■ **INSTRUCTIONS**
**A.** In the passage on health care reform, who wrote the analysis published at Media Matters?
**B.** Print the part of the passage on health care reform that begins at the words "Eric Boehlert at" and stops after "going to pass.".
**C.** Write what comes next in the passage on health care reform, starting after its last sentence.

■ **PASSAGE GIVEN**
The Republican attorney general’s move reveals how far into the past America’s New Nullifiers want to push the nation. They don’t just want to abandon a seven-plus-decade understanding of the Constitution’s interstate commerce clause that has allowed the federal government to regulate a modern, national economy. They also want to resurrect states’ rights doctrines discredited by President Andrew Jackson during the Nullification Crisis of the 1830s and buried by the Civil War.

The lizard-people of the Right have had their rock overturned. Their vestigial, cataracted eyes are blinking at the light. The proto-humans are howling in the retreating darkness.

The conservative psychosis

Eric Boehlert at Media Matters has an excellent analysis of the mass delusion that allowed the Republicans and Tea Partiers to truly believe that health care reform wasn’t going to pass.

My hunch is that over the past few months, the right-wing media, along with self-adoring Tea Party members, made the mistake of believing their own hype. They convinced themselves that not only did 2 million people take to the streets of the nation’s capital last September to protest Obama (a number that was off by 1.9 million), but that “millions” more had marched coast-to-coast over the past 12 months (a number that was completely fabricated). They fastidiously constructed their own parallel universe and convinced themselves that last summer’s mini-mobs at local town hall forums had defeated health care reform. They thought their rowdy show of force, complete with Nazi and Hitler posters, and even some protesters parading around with loaded guns, had changed the debate.

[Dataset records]

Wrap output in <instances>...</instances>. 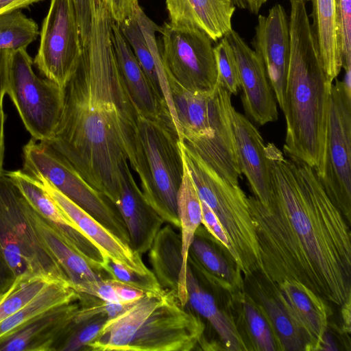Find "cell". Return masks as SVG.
<instances>
[{
    "mask_svg": "<svg viewBox=\"0 0 351 351\" xmlns=\"http://www.w3.org/2000/svg\"><path fill=\"white\" fill-rule=\"evenodd\" d=\"M271 179L266 205L247 197L261 258L260 272L277 287L300 283L325 301H351V240L347 219L314 169L265 145Z\"/></svg>",
    "mask_w": 351,
    "mask_h": 351,
    "instance_id": "6da1fadb",
    "label": "cell"
},
{
    "mask_svg": "<svg viewBox=\"0 0 351 351\" xmlns=\"http://www.w3.org/2000/svg\"><path fill=\"white\" fill-rule=\"evenodd\" d=\"M90 16L88 41L63 88L62 114L47 143L114 204L122 167L133 157L137 111L117 64L114 20L103 0H90Z\"/></svg>",
    "mask_w": 351,
    "mask_h": 351,
    "instance_id": "7a4b0ae2",
    "label": "cell"
},
{
    "mask_svg": "<svg viewBox=\"0 0 351 351\" xmlns=\"http://www.w3.org/2000/svg\"><path fill=\"white\" fill-rule=\"evenodd\" d=\"M290 59L283 108L285 154L324 173L332 80L322 62L306 10V0H289Z\"/></svg>",
    "mask_w": 351,
    "mask_h": 351,
    "instance_id": "3957f363",
    "label": "cell"
},
{
    "mask_svg": "<svg viewBox=\"0 0 351 351\" xmlns=\"http://www.w3.org/2000/svg\"><path fill=\"white\" fill-rule=\"evenodd\" d=\"M204 330L200 317L164 289L108 319L86 351H191L200 346Z\"/></svg>",
    "mask_w": 351,
    "mask_h": 351,
    "instance_id": "277c9868",
    "label": "cell"
},
{
    "mask_svg": "<svg viewBox=\"0 0 351 351\" xmlns=\"http://www.w3.org/2000/svg\"><path fill=\"white\" fill-rule=\"evenodd\" d=\"M179 129V138L217 173L239 184V164L228 105L231 94L216 85L209 91L193 92L169 80Z\"/></svg>",
    "mask_w": 351,
    "mask_h": 351,
    "instance_id": "5b68a950",
    "label": "cell"
},
{
    "mask_svg": "<svg viewBox=\"0 0 351 351\" xmlns=\"http://www.w3.org/2000/svg\"><path fill=\"white\" fill-rule=\"evenodd\" d=\"M147 203L165 222L180 228L178 195L183 175L180 138L170 119H153L137 112L133 157Z\"/></svg>",
    "mask_w": 351,
    "mask_h": 351,
    "instance_id": "8992f818",
    "label": "cell"
},
{
    "mask_svg": "<svg viewBox=\"0 0 351 351\" xmlns=\"http://www.w3.org/2000/svg\"><path fill=\"white\" fill-rule=\"evenodd\" d=\"M181 154L198 195L213 210L232 246L230 256L245 277L260 271L261 258L247 197L180 141Z\"/></svg>",
    "mask_w": 351,
    "mask_h": 351,
    "instance_id": "52a82bcc",
    "label": "cell"
},
{
    "mask_svg": "<svg viewBox=\"0 0 351 351\" xmlns=\"http://www.w3.org/2000/svg\"><path fill=\"white\" fill-rule=\"evenodd\" d=\"M23 171L44 178L57 190L130 245L124 221L106 195L88 184L50 145L32 138L23 147Z\"/></svg>",
    "mask_w": 351,
    "mask_h": 351,
    "instance_id": "ba28073f",
    "label": "cell"
},
{
    "mask_svg": "<svg viewBox=\"0 0 351 351\" xmlns=\"http://www.w3.org/2000/svg\"><path fill=\"white\" fill-rule=\"evenodd\" d=\"M26 49L10 51L7 93L32 138L47 143L60 119L64 90L56 82L38 77Z\"/></svg>",
    "mask_w": 351,
    "mask_h": 351,
    "instance_id": "9c48e42d",
    "label": "cell"
},
{
    "mask_svg": "<svg viewBox=\"0 0 351 351\" xmlns=\"http://www.w3.org/2000/svg\"><path fill=\"white\" fill-rule=\"evenodd\" d=\"M160 55L168 80L193 92L213 90L217 71L213 40L193 27L160 26Z\"/></svg>",
    "mask_w": 351,
    "mask_h": 351,
    "instance_id": "30bf717a",
    "label": "cell"
},
{
    "mask_svg": "<svg viewBox=\"0 0 351 351\" xmlns=\"http://www.w3.org/2000/svg\"><path fill=\"white\" fill-rule=\"evenodd\" d=\"M40 35L33 64L45 77L64 88L83 51L74 0H51Z\"/></svg>",
    "mask_w": 351,
    "mask_h": 351,
    "instance_id": "8fae6325",
    "label": "cell"
},
{
    "mask_svg": "<svg viewBox=\"0 0 351 351\" xmlns=\"http://www.w3.org/2000/svg\"><path fill=\"white\" fill-rule=\"evenodd\" d=\"M330 95L325 170L319 180L348 222L351 217V91L335 78Z\"/></svg>",
    "mask_w": 351,
    "mask_h": 351,
    "instance_id": "7c38bea8",
    "label": "cell"
},
{
    "mask_svg": "<svg viewBox=\"0 0 351 351\" xmlns=\"http://www.w3.org/2000/svg\"><path fill=\"white\" fill-rule=\"evenodd\" d=\"M26 199L6 176L0 177V206L34 277L69 285V280L39 239L25 211Z\"/></svg>",
    "mask_w": 351,
    "mask_h": 351,
    "instance_id": "4fadbf2b",
    "label": "cell"
},
{
    "mask_svg": "<svg viewBox=\"0 0 351 351\" xmlns=\"http://www.w3.org/2000/svg\"><path fill=\"white\" fill-rule=\"evenodd\" d=\"M225 36L237 60L241 101L247 118L258 125L277 121L275 95L261 59L236 31L231 29Z\"/></svg>",
    "mask_w": 351,
    "mask_h": 351,
    "instance_id": "5bb4252c",
    "label": "cell"
},
{
    "mask_svg": "<svg viewBox=\"0 0 351 351\" xmlns=\"http://www.w3.org/2000/svg\"><path fill=\"white\" fill-rule=\"evenodd\" d=\"M252 45L264 64L282 110L290 59L289 17L282 5H274L267 16H258Z\"/></svg>",
    "mask_w": 351,
    "mask_h": 351,
    "instance_id": "9a60e30c",
    "label": "cell"
},
{
    "mask_svg": "<svg viewBox=\"0 0 351 351\" xmlns=\"http://www.w3.org/2000/svg\"><path fill=\"white\" fill-rule=\"evenodd\" d=\"M118 25L152 86L165 101L174 127L179 134L168 77L156 36V33L160 30V26L150 19L140 5L130 17Z\"/></svg>",
    "mask_w": 351,
    "mask_h": 351,
    "instance_id": "2e32d148",
    "label": "cell"
},
{
    "mask_svg": "<svg viewBox=\"0 0 351 351\" xmlns=\"http://www.w3.org/2000/svg\"><path fill=\"white\" fill-rule=\"evenodd\" d=\"M31 206L93 267L101 270L106 256L69 219L38 182L21 169L5 171Z\"/></svg>",
    "mask_w": 351,
    "mask_h": 351,
    "instance_id": "e0dca14e",
    "label": "cell"
},
{
    "mask_svg": "<svg viewBox=\"0 0 351 351\" xmlns=\"http://www.w3.org/2000/svg\"><path fill=\"white\" fill-rule=\"evenodd\" d=\"M35 178L69 219L95 244L104 256L139 273L152 270L144 264L140 254L123 241L91 215L64 195L44 178Z\"/></svg>",
    "mask_w": 351,
    "mask_h": 351,
    "instance_id": "ac0fdd59",
    "label": "cell"
},
{
    "mask_svg": "<svg viewBox=\"0 0 351 351\" xmlns=\"http://www.w3.org/2000/svg\"><path fill=\"white\" fill-rule=\"evenodd\" d=\"M228 112L241 173L254 196L266 205L271 193V179L264 140L256 127L234 108L232 101Z\"/></svg>",
    "mask_w": 351,
    "mask_h": 351,
    "instance_id": "d6986e66",
    "label": "cell"
},
{
    "mask_svg": "<svg viewBox=\"0 0 351 351\" xmlns=\"http://www.w3.org/2000/svg\"><path fill=\"white\" fill-rule=\"evenodd\" d=\"M114 204L127 228L131 247L141 255L147 252L165 221L146 201L128 162L122 167Z\"/></svg>",
    "mask_w": 351,
    "mask_h": 351,
    "instance_id": "ffe728a7",
    "label": "cell"
},
{
    "mask_svg": "<svg viewBox=\"0 0 351 351\" xmlns=\"http://www.w3.org/2000/svg\"><path fill=\"white\" fill-rule=\"evenodd\" d=\"M277 288L275 297L302 333L305 350H320L329 316L325 300L296 282L284 281Z\"/></svg>",
    "mask_w": 351,
    "mask_h": 351,
    "instance_id": "44dd1931",
    "label": "cell"
},
{
    "mask_svg": "<svg viewBox=\"0 0 351 351\" xmlns=\"http://www.w3.org/2000/svg\"><path fill=\"white\" fill-rule=\"evenodd\" d=\"M80 307L77 300L51 308L0 339V351H54Z\"/></svg>",
    "mask_w": 351,
    "mask_h": 351,
    "instance_id": "7402d4cb",
    "label": "cell"
},
{
    "mask_svg": "<svg viewBox=\"0 0 351 351\" xmlns=\"http://www.w3.org/2000/svg\"><path fill=\"white\" fill-rule=\"evenodd\" d=\"M112 43L119 72L137 112L149 118L172 120L165 101L152 86L114 21Z\"/></svg>",
    "mask_w": 351,
    "mask_h": 351,
    "instance_id": "603a6c76",
    "label": "cell"
},
{
    "mask_svg": "<svg viewBox=\"0 0 351 351\" xmlns=\"http://www.w3.org/2000/svg\"><path fill=\"white\" fill-rule=\"evenodd\" d=\"M169 24L197 28L216 42L232 28L236 7L230 0H166Z\"/></svg>",
    "mask_w": 351,
    "mask_h": 351,
    "instance_id": "cb8c5ba5",
    "label": "cell"
},
{
    "mask_svg": "<svg viewBox=\"0 0 351 351\" xmlns=\"http://www.w3.org/2000/svg\"><path fill=\"white\" fill-rule=\"evenodd\" d=\"M25 211L41 242L64 272L73 289L84 281L108 278L73 248L27 200Z\"/></svg>",
    "mask_w": 351,
    "mask_h": 351,
    "instance_id": "d4e9b609",
    "label": "cell"
},
{
    "mask_svg": "<svg viewBox=\"0 0 351 351\" xmlns=\"http://www.w3.org/2000/svg\"><path fill=\"white\" fill-rule=\"evenodd\" d=\"M187 302L186 306L209 322L218 334L226 350H247L232 319L217 305L213 296L202 286L199 274L188 262L186 276Z\"/></svg>",
    "mask_w": 351,
    "mask_h": 351,
    "instance_id": "484cf974",
    "label": "cell"
},
{
    "mask_svg": "<svg viewBox=\"0 0 351 351\" xmlns=\"http://www.w3.org/2000/svg\"><path fill=\"white\" fill-rule=\"evenodd\" d=\"M311 28L328 77L333 81L342 69L339 45L337 0H311Z\"/></svg>",
    "mask_w": 351,
    "mask_h": 351,
    "instance_id": "4316f807",
    "label": "cell"
},
{
    "mask_svg": "<svg viewBox=\"0 0 351 351\" xmlns=\"http://www.w3.org/2000/svg\"><path fill=\"white\" fill-rule=\"evenodd\" d=\"M183 175L178 195V213L181 229L182 263L178 280L177 295L185 306L187 302L186 270L190 245L202 221L201 200L183 158Z\"/></svg>",
    "mask_w": 351,
    "mask_h": 351,
    "instance_id": "83f0119b",
    "label": "cell"
},
{
    "mask_svg": "<svg viewBox=\"0 0 351 351\" xmlns=\"http://www.w3.org/2000/svg\"><path fill=\"white\" fill-rule=\"evenodd\" d=\"M148 252L152 271L162 289L177 294L182 263L180 235L170 224L162 227Z\"/></svg>",
    "mask_w": 351,
    "mask_h": 351,
    "instance_id": "f1b7e54d",
    "label": "cell"
},
{
    "mask_svg": "<svg viewBox=\"0 0 351 351\" xmlns=\"http://www.w3.org/2000/svg\"><path fill=\"white\" fill-rule=\"evenodd\" d=\"M77 293L69 285L56 282H49L23 307L0 322V339L51 308L77 300Z\"/></svg>",
    "mask_w": 351,
    "mask_h": 351,
    "instance_id": "f546056e",
    "label": "cell"
},
{
    "mask_svg": "<svg viewBox=\"0 0 351 351\" xmlns=\"http://www.w3.org/2000/svg\"><path fill=\"white\" fill-rule=\"evenodd\" d=\"M188 262L206 278L213 276L230 284L237 282L236 272L215 248L202 237L198 228L189 250Z\"/></svg>",
    "mask_w": 351,
    "mask_h": 351,
    "instance_id": "4dcf8cb0",
    "label": "cell"
},
{
    "mask_svg": "<svg viewBox=\"0 0 351 351\" xmlns=\"http://www.w3.org/2000/svg\"><path fill=\"white\" fill-rule=\"evenodd\" d=\"M38 34L36 23L21 10L0 14V49H27Z\"/></svg>",
    "mask_w": 351,
    "mask_h": 351,
    "instance_id": "1f68e13d",
    "label": "cell"
},
{
    "mask_svg": "<svg viewBox=\"0 0 351 351\" xmlns=\"http://www.w3.org/2000/svg\"><path fill=\"white\" fill-rule=\"evenodd\" d=\"M259 298L272 324L280 350H305L306 343L302 333L278 300L262 293H259Z\"/></svg>",
    "mask_w": 351,
    "mask_h": 351,
    "instance_id": "d6a6232c",
    "label": "cell"
},
{
    "mask_svg": "<svg viewBox=\"0 0 351 351\" xmlns=\"http://www.w3.org/2000/svg\"><path fill=\"white\" fill-rule=\"evenodd\" d=\"M77 311L56 343L54 351H86L87 345L108 319L104 313L86 317Z\"/></svg>",
    "mask_w": 351,
    "mask_h": 351,
    "instance_id": "836d02e7",
    "label": "cell"
},
{
    "mask_svg": "<svg viewBox=\"0 0 351 351\" xmlns=\"http://www.w3.org/2000/svg\"><path fill=\"white\" fill-rule=\"evenodd\" d=\"M49 282L38 277H18L8 294L0 302V322L23 307Z\"/></svg>",
    "mask_w": 351,
    "mask_h": 351,
    "instance_id": "e575fe53",
    "label": "cell"
},
{
    "mask_svg": "<svg viewBox=\"0 0 351 351\" xmlns=\"http://www.w3.org/2000/svg\"><path fill=\"white\" fill-rule=\"evenodd\" d=\"M0 252L16 278H34L12 228L0 206Z\"/></svg>",
    "mask_w": 351,
    "mask_h": 351,
    "instance_id": "d590c367",
    "label": "cell"
},
{
    "mask_svg": "<svg viewBox=\"0 0 351 351\" xmlns=\"http://www.w3.org/2000/svg\"><path fill=\"white\" fill-rule=\"evenodd\" d=\"M101 269L109 278L137 289L145 294H159L164 291L152 271L146 274L139 273L108 257L105 258Z\"/></svg>",
    "mask_w": 351,
    "mask_h": 351,
    "instance_id": "8d00e7d4",
    "label": "cell"
},
{
    "mask_svg": "<svg viewBox=\"0 0 351 351\" xmlns=\"http://www.w3.org/2000/svg\"><path fill=\"white\" fill-rule=\"evenodd\" d=\"M217 66V85L226 90L231 95H237L241 89L238 65L235 55L224 36L214 46Z\"/></svg>",
    "mask_w": 351,
    "mask_h": 351,
    "instance_id": "74e56055",
    "label": "cell"
},
{
    "mask_svg": "<svg viewBox=\"0 0 351 351\" xmlns=\"http://www.w3.org/2000/svg\"><path fill=\"white\" fill-rule=\"evenodd\" d=\"M243 309L250 331L256 344V350L276 351L278 350V343L263 315L254 304L245 301Z\"/></svg>",
    "mask_w": 351,
    "mask_h": 351,
    "instance_id": "f35d334b",
    "label": "cell"
},
{
    "mask_svg": "<svg viewBox=\"0 0 351 351\" xmlns=\"http://www.w3.org/2000/svg\"><path fill=\"white\" fill-rule=\"evenodd\" d=\"M339 45L342 68H351V0H337Z\"/></svg>",
    "mask_w": 351,
    "mask_h": 351,
    "instance_id": "ab89813d",
    "label": "cell"
},
{
    "mask_svg": "<svg viewBox=\"0 0 351 351\" xmlns=\"http://www.w3.org/2000/svg\"><path fill=\"white\" fill-rule=\"evenodd\" d=\"M73 289L77 293L90 295L106 302L120 303L116 294L114 282L109 278L84 281Z\"/></svg>",
    "mask_w": 351,
    "mask_h": 351,
    "instance_id": "60d3db41",
    "label": "cell"
},
{
    "mask_svg": "<svg viewBox=\"0 0 351 351\" xmlns=\"http://www.w3.org/2000/svg\"><path fill=\"white\" fill-rule=\"evenodd\" d=\"M201 200V199H200ZM202 209V223L205 226L207 230L224 247L226 248L230 254L232 246L228 237L223 230L221 224L213 210L201 200Z\"/></svg>",
    "mask_w": 351,
    "mask_h": 351,
    "instance_id": "b9f144b4",
    "label": "cell"
},
{
    "mask_svg": "<svg viewBox=\"0 0 351 351\" xmlns=\"http://www.w3.org/2000/svg\"><path fill=\"white\" fill-rule=\"evenodd\" d=\"M114 22L121 23L139 6L138 0H103Z\"/></svg>",
    "mask_w": 351,
    "mask_h": 351,
    "instance_id": "7bdbcfd3",
    "label": "cell"
},
{
    "mask_svg": "<svg viewBox=\"0 0 351 351\" xmlns=\"http://www.w3.org/2000/svg\"><path fill=\"white\" fill-rule=\"evenodd\" d=\"M82 46L88 41L90 29V0H74Z\"/></svg>",
    "mask_w": 351,
    "mask_h": 351,
    "instance_id": "ee69618b",
    "label": "cell"
},
{
    "mask_svg": "<svg viewBox=\"0 0 351 351\" xmlns=\"http://www.w3.org/2000/svg\"><path fill=\"white\" fill-rule=\"evenodd\" d=\"M114 288L119 302L128 304L133 303L145 295V293L123 283L114 281Z\"/></svg>",
    "mask_w": 351,
    "mask_h": 351,
    "instance_id": "f6af8a7d",
    "label": "cell"
},
{
    "mask_svg": "<svg viewBox=\"0 0 351 351\" xmlns=\"http://www.w3.org/2000/svg\"><path fill=\"white\" fill-rule=\"evenodd\" d=\"M10 50L0 49V108H3V101L7 93L8 77V62Z\"/></svg>",
    "mask_w": 351,
    "mask_h": 351,
    "instance_id": "bcb514c9",
    "label": "cell"
},
{
    "mask_svg": "<svg viewBox=\"0 0 351 351\" xmlns=\"http://www.w3.org/2000/svg\"><path fill=\"white\" fill-rule=\"evenodd\" d=\"M16 278L14 273L0 252V295L8 291Z\"/></svg>",
    "mask_w": 351,
    "mask_h": 351,
    "instance_id": "7dc6e473",
    "label": "cell"
},
{
    "mask_svg": "<svg viewBox=\"0 0 351 351\" xmlns=\"http://www.w3.org/2000/svg\"><path fill=\"white\" fill-rule=\"evenodd\" d=\"M42 0H0V14L21 10Z\"/></svg>",
    "mask_w": 351,
    "mask_h": 351,
    "instance_id": "c3c4849f",
    "label": "cell"
},
{
    "mask_svg": "<svg viewBox=\"0 0 351 351\" xmlns=\"http://www.w3.org/2000/svg\"><path fill=\"white\" fill-rule=\"evenodd\" d=\"M235 7L257 14L267 0H230Z\"/></svg>",
    "mask_w": 351,
    "mask_h": 351,
    "instance_id": "681fc988",
    "label": "cell"
},
{
    "mask_svg": "<svg viewBox=\"0 0 351 351\" xmlns=\"http://www.w3.org/2000/svg\"><path fill=\"white\" fill-rule=\"evenodd\" d=\"M5 115L3 108H0V177L4 175L3 169L4 152H5Z\"/></svg>",
    "mask_w": 351,
    "mask_h": 351,
    "instance_id": "f907efd6",
    "label": "cell"
},
{
    "mask_svg": "<svg viewBox=\"0 0 351 351\" xmlns=\"http://www.w3.org/2000/svg\"><path fill=\"white\" fill-rule=\"evenodd\" d=\"M350 304L351 301H349L341 306L343 327L348 333L350 332Z\"/></svg>",
    "mask_w": 351,
    "mask_h": 351,
    "instance_id": "816d5d0a",
    "label": "cell"
},
{
    "mask_svg": "<svg viewBox=\"0 0 351 351\" xmlns=\"http://www.w3.org/2000/svg\"><path fill=\"white\" fill-rule=\"evenodd\" d=\"M335 343L327 332L324 334L320 346V350H337Z\"/></svg>",
    "mask_w": 351,
    "mask_h": 351,
    "instance_id": "f5cc1de1",
    "label": "cell"
},
{
    "mask_svg": "<svg viewBox=\"0 0 351 351\" xmlns=\"http://www.w3.org/2000/svg\"><path fill=\"white\" fill-rule=\"evenodd\" d=\"M14 285V284H13ZM13 286V285H12ZM12 288V287H11ZM11 288L6 292L2 293L0 295V302L6 297V295L8 294L10 291L11 290Z\"/></svg>",
    "mask_w": 351,
    "mask_h": 351,
    "instance_id": "db71d44e",
    "label": "cell"
}]
</instances>
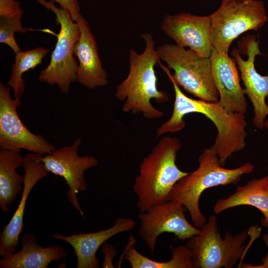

■ **ANSWERS**
**A.** Eric Boehlert

**B.**
Eric Boehlert at Media Matters has an excellent analysis of the mass delusion that allowed the Republicans and Tea Partiers to truly believe that health care reform wasn’t going to pass.

**C.**
Listening to Limbaugh, they thought they were dictating the agenda. Watching Fox News, they though they reflected the mainstream. And reading right-wing blogs, they thought they had killed health care reform.

Wrong, wrong, and wrong. It was the sudden and rude realization that, instead, they’d spent the past few months trapped inside an echo chamber, I think, that created the volcanic and unhinged response we’ve seen play out in recent days. It’s the kind of childish and hysterical reaction I didn’t think we’d ever witness from a major political movement.

To misquote Pauline Kael’s famous brain fart: “What do you mean health care reform passed? I don’t know anyone who voted for it!”

And more domestic terrorism

At Daily Kos, mcjoan has an excellent front-page roundup of the ever-growing incidence of violence and threats being made against Democrats following passage of the health care bill. Among them:

• Steny Hoyer asks for security for ten Members of Congress following threats
• Sarah Palin urging her Facebook followers to “RELOAD
Voice mail threats to Rep. Bart Stupak (D-MI)
Death threats against Rep. Steve Driehaus (D-OH)
A severed gas line at the home of Rep. Tom Periello (D-VA), whose address was posted online by Tea Partiers with a suggestion to “drop by and say hi”
UPDATE: A coffin placed on the lawn of Rep. Russ Carnahan (D-MO)
UPDATE: Rep. Betsy Markey (D-CO) gets death threats
UPDATE: A picture of a noose faxed to Jim Clyburn (D-SC)
UPDATE: A picture of a noose faxed to Bart Stupak (D-MI)
UPDATE: A white powder and letter with a death threat is sent to Rep. Anthony Weiner’s office.

It’s getting twitchy out there. Thank goodness the G.O.P. has been denouncing this stuff.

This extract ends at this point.